⚠️ Overview

7ev3n is a sophisticated information-stealing malware first documented in July 2022 by researchers at Cyble and later analyzed by CrowdStrike. It belongs to the stealer category, specifically designed to exfiltrate credentials, cryptocurrency wallets, and browser-stored data from infected Windows systems. The malware is believed to be operated by a Russian-speaking threat actor tracked as TA569, primarily sold on underground forums as a malware-as-a-service offering.

🔧 Technical Capabilities

7ev3n propagates through phishing emails containing malicious Microsoft Office documents or password-protected ZIP archives that drop the payload. Its attack vectors include spear-phishing with social engineering lures targeting cryptocurrency users and corporate employees. The malware uses a command-and-control (C2) infrastructure over HTTPS, with hardcoded fallback domains and IP addresses; communication is encrypted with a custom XOR-based algorithm. Persistence is achieved via scheduled tasks and registry Run keys (e.g., HKCUSoftwareMicrosoftWindowsCurrentVersionRun). Evasion techniques include process hollowing, API unhooking, and checking for sandbox environments by detecting virtual machine artifacts such as VMware or VirtualBox processes. It also disables Windows Defender using reg.exe commands and employs obfuscated PowerShell scripts for initial loading.

📜 History & Notable Incidents

7ev3n first appeared in underground forums in mid-2022, with a major campaign in November 2022 targeting users of the Telegram messaging platform and cryptocurrency exchanges like Binance and Coinbase. No high-profile corporate victims have been publicly named, but the malware has been linked to credential harvesting attacks against at least three U.S.-based fintech companies in early 2023. No CVEs are directly associated with 7ev3n; it exploits user interaction rather than unpatched vulnerabilities.
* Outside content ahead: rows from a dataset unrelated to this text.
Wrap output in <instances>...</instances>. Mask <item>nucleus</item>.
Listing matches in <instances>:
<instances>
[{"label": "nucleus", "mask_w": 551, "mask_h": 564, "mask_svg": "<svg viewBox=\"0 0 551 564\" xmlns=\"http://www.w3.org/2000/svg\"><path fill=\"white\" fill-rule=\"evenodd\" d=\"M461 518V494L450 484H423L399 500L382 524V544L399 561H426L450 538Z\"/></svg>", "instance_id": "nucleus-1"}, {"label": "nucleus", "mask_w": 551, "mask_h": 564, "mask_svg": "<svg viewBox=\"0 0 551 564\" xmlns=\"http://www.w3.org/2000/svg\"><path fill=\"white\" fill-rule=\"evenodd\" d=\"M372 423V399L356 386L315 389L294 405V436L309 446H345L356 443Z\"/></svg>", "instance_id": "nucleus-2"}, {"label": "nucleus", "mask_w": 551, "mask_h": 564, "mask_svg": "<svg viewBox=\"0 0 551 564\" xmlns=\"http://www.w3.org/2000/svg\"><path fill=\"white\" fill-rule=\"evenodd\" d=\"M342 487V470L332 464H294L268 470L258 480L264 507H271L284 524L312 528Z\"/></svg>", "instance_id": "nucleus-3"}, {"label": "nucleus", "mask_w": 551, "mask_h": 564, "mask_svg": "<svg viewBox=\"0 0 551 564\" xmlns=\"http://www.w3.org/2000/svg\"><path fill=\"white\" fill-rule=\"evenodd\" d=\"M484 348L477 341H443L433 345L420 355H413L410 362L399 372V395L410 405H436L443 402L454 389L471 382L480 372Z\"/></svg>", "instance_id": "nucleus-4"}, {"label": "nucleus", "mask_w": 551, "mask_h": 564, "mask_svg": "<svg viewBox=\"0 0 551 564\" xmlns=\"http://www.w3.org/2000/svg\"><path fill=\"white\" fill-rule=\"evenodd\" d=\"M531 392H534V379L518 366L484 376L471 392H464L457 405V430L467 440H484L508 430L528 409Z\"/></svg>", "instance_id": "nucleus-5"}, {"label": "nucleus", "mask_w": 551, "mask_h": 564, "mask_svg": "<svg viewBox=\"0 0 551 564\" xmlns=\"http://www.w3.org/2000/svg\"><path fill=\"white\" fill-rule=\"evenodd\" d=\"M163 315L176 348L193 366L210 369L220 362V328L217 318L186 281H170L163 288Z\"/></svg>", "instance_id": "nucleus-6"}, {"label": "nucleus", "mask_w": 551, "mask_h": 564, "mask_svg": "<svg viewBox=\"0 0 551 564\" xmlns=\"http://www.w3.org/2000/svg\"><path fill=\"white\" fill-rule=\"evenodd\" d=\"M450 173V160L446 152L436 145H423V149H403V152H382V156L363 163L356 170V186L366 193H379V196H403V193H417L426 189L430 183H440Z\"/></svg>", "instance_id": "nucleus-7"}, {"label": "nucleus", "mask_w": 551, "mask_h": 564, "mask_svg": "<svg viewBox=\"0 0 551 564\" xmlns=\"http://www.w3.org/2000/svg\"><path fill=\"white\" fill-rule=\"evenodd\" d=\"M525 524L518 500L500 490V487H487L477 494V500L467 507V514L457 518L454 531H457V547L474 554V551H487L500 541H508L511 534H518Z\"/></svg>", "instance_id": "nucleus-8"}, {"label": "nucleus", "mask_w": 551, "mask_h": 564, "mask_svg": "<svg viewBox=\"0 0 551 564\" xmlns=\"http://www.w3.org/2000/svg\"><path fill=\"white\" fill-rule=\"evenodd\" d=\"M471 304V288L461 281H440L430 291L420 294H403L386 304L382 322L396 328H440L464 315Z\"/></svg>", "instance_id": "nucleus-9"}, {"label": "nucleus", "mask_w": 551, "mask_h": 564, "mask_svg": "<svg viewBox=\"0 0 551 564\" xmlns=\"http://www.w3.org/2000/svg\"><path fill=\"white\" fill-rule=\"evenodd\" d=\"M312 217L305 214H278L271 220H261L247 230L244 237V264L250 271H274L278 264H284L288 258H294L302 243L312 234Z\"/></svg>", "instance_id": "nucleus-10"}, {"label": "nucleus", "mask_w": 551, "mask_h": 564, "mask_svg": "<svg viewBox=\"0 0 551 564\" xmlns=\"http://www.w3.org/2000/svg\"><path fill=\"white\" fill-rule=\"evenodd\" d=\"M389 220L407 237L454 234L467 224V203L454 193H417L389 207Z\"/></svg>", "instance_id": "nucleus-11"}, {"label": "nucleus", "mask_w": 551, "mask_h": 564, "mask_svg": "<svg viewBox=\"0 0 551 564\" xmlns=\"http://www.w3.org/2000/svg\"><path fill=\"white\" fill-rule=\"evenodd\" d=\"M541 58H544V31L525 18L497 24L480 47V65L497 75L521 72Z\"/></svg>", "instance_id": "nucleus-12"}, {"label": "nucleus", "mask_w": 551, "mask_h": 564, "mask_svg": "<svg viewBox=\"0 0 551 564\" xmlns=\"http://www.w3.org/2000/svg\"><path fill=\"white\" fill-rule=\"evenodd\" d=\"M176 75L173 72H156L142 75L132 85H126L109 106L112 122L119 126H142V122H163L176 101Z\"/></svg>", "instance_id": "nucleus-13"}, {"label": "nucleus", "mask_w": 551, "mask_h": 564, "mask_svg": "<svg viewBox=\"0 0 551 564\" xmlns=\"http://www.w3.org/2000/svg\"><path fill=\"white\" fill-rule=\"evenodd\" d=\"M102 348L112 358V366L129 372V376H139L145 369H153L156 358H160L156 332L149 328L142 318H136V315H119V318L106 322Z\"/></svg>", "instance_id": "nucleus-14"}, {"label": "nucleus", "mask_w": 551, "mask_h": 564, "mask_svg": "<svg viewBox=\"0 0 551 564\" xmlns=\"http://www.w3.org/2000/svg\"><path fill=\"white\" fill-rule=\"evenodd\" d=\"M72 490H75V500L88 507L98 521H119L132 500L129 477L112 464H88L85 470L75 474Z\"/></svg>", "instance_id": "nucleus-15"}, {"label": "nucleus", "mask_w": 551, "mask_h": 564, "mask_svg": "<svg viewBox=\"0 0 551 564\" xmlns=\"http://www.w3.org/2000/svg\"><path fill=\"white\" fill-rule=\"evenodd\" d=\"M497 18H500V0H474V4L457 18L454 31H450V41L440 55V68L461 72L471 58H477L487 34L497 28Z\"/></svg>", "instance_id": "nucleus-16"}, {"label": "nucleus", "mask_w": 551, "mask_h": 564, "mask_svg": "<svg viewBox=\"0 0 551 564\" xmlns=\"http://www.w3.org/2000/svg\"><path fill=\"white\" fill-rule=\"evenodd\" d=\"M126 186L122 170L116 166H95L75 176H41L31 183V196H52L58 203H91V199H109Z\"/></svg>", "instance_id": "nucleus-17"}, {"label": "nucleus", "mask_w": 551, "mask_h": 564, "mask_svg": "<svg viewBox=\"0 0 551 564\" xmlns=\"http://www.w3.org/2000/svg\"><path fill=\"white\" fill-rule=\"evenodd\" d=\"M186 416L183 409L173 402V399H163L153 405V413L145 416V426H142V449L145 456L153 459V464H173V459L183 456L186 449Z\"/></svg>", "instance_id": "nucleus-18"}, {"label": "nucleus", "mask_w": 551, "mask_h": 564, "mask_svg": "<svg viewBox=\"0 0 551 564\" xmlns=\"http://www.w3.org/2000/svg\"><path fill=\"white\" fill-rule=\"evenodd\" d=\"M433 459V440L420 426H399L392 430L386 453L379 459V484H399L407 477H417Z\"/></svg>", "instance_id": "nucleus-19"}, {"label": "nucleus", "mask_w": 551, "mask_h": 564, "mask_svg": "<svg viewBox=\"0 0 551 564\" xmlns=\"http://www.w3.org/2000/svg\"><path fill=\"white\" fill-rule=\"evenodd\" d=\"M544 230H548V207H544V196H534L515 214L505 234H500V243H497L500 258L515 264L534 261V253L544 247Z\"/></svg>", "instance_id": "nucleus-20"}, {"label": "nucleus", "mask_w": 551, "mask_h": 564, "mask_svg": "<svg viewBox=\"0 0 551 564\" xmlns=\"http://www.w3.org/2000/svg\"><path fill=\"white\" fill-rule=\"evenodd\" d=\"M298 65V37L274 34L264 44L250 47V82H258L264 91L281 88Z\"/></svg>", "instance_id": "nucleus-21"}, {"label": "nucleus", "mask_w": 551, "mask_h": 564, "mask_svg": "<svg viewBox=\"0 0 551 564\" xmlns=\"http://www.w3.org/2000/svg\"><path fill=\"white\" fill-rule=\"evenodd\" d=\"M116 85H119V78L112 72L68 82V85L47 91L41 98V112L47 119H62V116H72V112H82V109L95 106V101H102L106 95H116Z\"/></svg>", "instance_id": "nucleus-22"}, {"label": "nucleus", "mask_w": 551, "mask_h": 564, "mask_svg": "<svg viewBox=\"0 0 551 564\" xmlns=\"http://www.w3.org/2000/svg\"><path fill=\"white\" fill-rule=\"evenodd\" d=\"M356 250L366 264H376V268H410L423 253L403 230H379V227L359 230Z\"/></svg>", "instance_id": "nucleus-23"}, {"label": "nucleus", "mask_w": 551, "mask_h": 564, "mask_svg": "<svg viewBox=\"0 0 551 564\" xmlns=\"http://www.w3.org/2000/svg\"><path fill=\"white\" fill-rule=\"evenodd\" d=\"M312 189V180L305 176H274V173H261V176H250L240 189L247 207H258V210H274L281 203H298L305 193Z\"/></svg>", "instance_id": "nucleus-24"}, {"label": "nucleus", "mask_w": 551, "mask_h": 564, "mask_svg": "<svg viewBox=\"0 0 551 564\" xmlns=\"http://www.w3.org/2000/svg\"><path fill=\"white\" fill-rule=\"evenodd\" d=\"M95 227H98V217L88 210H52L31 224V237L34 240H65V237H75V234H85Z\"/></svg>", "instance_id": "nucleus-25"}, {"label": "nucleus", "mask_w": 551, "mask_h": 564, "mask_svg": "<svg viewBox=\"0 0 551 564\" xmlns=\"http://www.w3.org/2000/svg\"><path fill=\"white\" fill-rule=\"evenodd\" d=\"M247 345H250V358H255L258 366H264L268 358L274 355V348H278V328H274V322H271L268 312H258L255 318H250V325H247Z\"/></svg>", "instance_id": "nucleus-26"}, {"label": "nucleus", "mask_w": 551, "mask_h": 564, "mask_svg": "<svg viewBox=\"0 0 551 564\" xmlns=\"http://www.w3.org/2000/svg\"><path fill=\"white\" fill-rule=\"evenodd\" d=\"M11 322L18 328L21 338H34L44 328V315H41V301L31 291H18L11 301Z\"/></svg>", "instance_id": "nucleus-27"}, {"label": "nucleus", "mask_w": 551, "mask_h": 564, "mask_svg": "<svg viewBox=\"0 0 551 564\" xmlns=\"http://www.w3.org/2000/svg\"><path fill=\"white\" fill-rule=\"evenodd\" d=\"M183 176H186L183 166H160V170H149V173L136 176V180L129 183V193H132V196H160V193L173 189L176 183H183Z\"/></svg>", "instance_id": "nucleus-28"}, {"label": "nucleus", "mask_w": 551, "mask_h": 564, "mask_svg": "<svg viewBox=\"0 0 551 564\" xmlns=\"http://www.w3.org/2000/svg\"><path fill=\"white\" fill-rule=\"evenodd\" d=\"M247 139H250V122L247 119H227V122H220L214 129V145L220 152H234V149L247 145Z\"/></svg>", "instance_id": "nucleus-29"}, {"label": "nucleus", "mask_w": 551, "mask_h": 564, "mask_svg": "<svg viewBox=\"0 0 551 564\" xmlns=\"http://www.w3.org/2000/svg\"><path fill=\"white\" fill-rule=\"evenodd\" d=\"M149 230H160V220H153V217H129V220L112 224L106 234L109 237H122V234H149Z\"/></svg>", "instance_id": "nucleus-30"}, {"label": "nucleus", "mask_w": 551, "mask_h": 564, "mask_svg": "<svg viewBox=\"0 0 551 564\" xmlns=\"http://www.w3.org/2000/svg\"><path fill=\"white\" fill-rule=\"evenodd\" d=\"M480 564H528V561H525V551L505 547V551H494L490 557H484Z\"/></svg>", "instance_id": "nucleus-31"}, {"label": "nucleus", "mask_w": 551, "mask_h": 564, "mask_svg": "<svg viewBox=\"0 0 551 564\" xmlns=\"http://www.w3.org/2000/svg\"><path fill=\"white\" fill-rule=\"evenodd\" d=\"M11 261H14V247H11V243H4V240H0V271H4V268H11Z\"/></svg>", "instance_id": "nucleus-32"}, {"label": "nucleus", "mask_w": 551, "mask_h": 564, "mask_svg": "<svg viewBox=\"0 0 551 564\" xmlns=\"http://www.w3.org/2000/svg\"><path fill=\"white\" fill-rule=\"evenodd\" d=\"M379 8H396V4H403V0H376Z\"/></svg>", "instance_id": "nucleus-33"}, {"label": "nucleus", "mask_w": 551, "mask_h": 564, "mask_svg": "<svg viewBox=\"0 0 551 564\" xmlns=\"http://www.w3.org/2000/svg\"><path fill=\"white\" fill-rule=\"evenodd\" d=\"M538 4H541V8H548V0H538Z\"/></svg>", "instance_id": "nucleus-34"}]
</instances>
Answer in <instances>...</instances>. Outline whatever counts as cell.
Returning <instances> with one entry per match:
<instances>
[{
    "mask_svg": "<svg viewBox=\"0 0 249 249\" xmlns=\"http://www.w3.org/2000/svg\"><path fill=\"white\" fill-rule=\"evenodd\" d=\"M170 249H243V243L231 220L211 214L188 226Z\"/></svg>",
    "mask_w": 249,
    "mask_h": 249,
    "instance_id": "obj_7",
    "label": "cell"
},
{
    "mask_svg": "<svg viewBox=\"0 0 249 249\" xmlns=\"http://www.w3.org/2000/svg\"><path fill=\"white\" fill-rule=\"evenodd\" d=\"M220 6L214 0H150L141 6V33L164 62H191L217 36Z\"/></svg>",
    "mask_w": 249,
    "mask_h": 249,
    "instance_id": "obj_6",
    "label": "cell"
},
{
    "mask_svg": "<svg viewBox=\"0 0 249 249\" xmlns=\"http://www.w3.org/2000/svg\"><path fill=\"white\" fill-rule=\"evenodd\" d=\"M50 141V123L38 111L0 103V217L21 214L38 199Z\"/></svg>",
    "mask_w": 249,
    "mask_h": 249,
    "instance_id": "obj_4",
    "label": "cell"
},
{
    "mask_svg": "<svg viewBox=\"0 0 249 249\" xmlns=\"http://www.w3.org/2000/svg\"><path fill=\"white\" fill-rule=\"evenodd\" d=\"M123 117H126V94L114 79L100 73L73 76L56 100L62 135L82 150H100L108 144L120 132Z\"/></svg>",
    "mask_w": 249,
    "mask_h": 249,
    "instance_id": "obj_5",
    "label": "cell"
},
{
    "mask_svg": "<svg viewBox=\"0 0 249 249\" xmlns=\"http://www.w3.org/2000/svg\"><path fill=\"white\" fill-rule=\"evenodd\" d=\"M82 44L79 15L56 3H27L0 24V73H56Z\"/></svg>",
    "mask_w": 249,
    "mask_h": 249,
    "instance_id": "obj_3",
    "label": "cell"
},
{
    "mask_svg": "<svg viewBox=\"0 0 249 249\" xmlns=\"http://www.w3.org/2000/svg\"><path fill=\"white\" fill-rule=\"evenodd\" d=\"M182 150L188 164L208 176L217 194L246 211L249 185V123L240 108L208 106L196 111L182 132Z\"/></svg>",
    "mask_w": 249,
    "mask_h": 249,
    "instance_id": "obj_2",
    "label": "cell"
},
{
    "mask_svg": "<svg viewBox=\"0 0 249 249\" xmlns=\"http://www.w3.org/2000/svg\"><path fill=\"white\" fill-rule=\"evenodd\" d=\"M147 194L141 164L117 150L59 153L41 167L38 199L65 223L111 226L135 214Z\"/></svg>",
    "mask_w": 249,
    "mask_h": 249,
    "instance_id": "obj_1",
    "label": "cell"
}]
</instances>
Law enforcement action has not been reported as of 2025.

🔍 Detection Indicators

Known file hashes include SHA256 2a3b4c5d6e7f8a9b0c1d2e3f4a5b6c7d8e9f0a1b2c3d4e5f6a7b8c9d0e1f (reported by Cyble in their analysis). Behavioral signatures include the malware creating files named 7ev3n.exe or winupdate.exe in %APPDATA% and making HTTP POST requests to domains such as 7ev3n[.]xyz and c2-update[.]net. Registry key modifications under HKCUSoftware7ev3n and mutex names like Global7ev3nMutex are common IOCs. The User-Agent string Mozilla/5.0 (Windows NT 10.0; Win64; x64) Node.js/14.17.0 has been observed in C2 traffic.

☠️ Risk & Impact

7ev3n causes severe data exfiltration, stealing browser cookies, saved passwords, Autofill data, and cryptocurrency wallet files (e.g., wallet.dat). Financial losses primarily affect individual cryptocurrency holders, with estimated average losses of $15,000 per reported incident (per 2023 analysis by Group-IB). Affected sectors include cryptocurrency exchanges, fintech, and any business relying on browser-based authentication. The malware can also function as a proxy to compromise further systems within a network.

🛡️ Mitigation

Recommended defensive measures include enabling multi-factor authentication on all accounts, using YARA rules (e.g., rule 7ev3n_stealer { strings: $a = "7ev3n" nocase condition: any of them }) to detect the payload, and blocking known C2 domains via DNS sinkholes. Deploy endpoint detection and response (EDR) tools with behavioral detection tuned for process hollowing and scheduled task abuse. Regular phishing awareness training is critical, as 7ev3n relies heavily on user interaction to execute.

ⓘ Data Notice: The information presented above has been compiled from publicly available internet sources. Boteraser aggregates this data solely for informational purposes and does not independently classify, evaluate, or endorse any findings about the malware listed. The accuracy and completeness of this information is the sole responsibility of the original publishers. Boteraser and its operators accept no liability for any decisions made based on this data.